▶ **Dokument źródłowy**
Komisja Spraw Zagranicznych pozytywnie o kandydaturze Joanny Pileckiej na ambasadora w Portugalii
Przed zaopiniowaniem kandydatki na stanowisko ambasadora nadzwyczajnego i pełnomocnego Rzeczypospolitej Polskiej w Republice Portugalskiej, przewodniczący komisji Marek Kuchciński (PiS) przypomniał, że procedura ta "nie wynika z przepisów prawa, lecz z tradycji", zgodnie z którą posiedzenie komisji ma charakter jawny, a jego zapis jest dostępny w internecie.
Kandydaturę Joanny Pileckiej zarekomendował komisji wiceminister spraw zagranicznych Piotr Wawrzyk. Podkreślił, że jest ona zawodową dyplomatką, która od 2007 roku pracuje w MSZ i w tym czasie była kilka razy na placówkach, a ostatnio zajmuje się w Departamencie Konsularnym kwestią ruchu osobowego.

▶ **Przekazane dane**
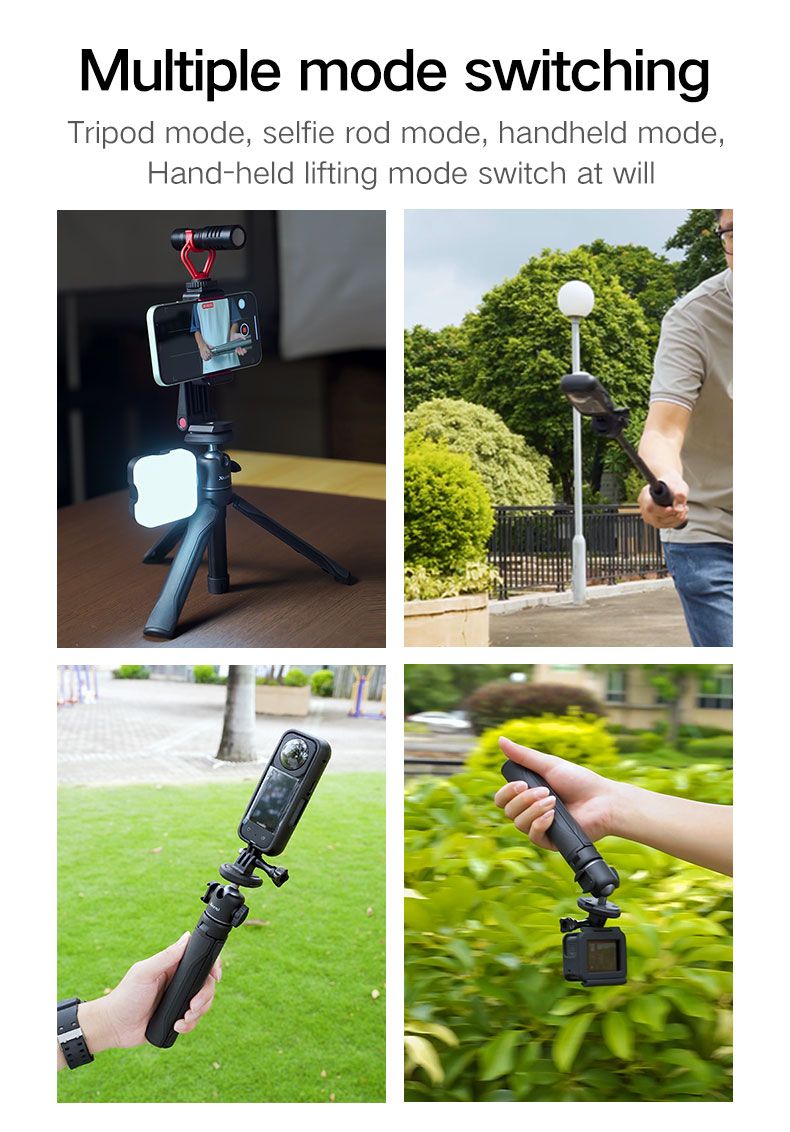 Musikfestival XILETU Tragbarer Handheld-Fotografie Live Vlog Selfie Stick Kaltschuh Desktop Handyhalter Q-5 Schnellverschluss_voghion.com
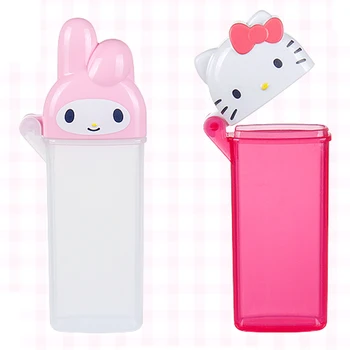 Kawaii Sanrio Aksesuarları saklama kutusu Hello Kittys Mymelody Karikatür Sevimli Güzellik pamuklu çubuk Kutusu Anime Oyuncaklar Kızlar için Hediye
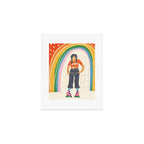 Happy rollerskates Art Print Gallery Image 1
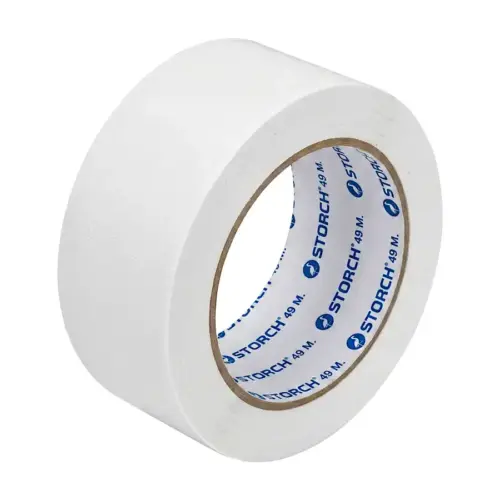 SteinDino-Softtape Softtape Das Weisse 50mm breit 33m lang. Weisses Klebeband quergerillt.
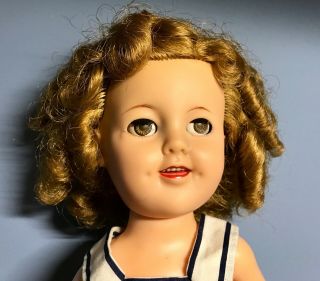 Vintage Ideal Shirley Temple Doll 17 " T Model St - 17 - 1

▶ **Treść polecenia**
Przepisz bez zmian fragment tekstu o kandydaturze Joanny Pileckiej, który zaczyna się od słów „Komisja Spraw Zagranicznych” i ciągnie się aż do słów „kwestią ruchu osobowego.” włącznie.

▶ **Odpowiedź**
Komisja Spraw Zagranicznych pozytywnie o kandydaturze Joanny Pileckiej na ambasadora w Portugalii
Przed zaopiniowaniem kandydatki na stanowisko ambasadora nadzwyczajnego i pełnomocnego Rzeczypospolitej Polskiej w Republice Portugalskiej, przewodniczący komisji Marek Kuchciński (PiS) przypomniał, że procedura ta "nie wynika z przepisów prawa, lecz z tradycji", zgodnie z którą posiedzenie komisji ma charakter jawny, a jego zapis jest dostępny w internecie.
Kandydaturę Joanny Pileckiej zarekomendował komisji wiceminister spraw zagranicznych Piotr Wawrzyk. Podkreślił, że jest ona zawodową dyplomatką, która od 2007 roku pracuje w MSZ i w tym czasie była kilka razy na placówkach, a ostatnio zajmuje się w Departamencie Konsularnym kwestią ruchu osobowego.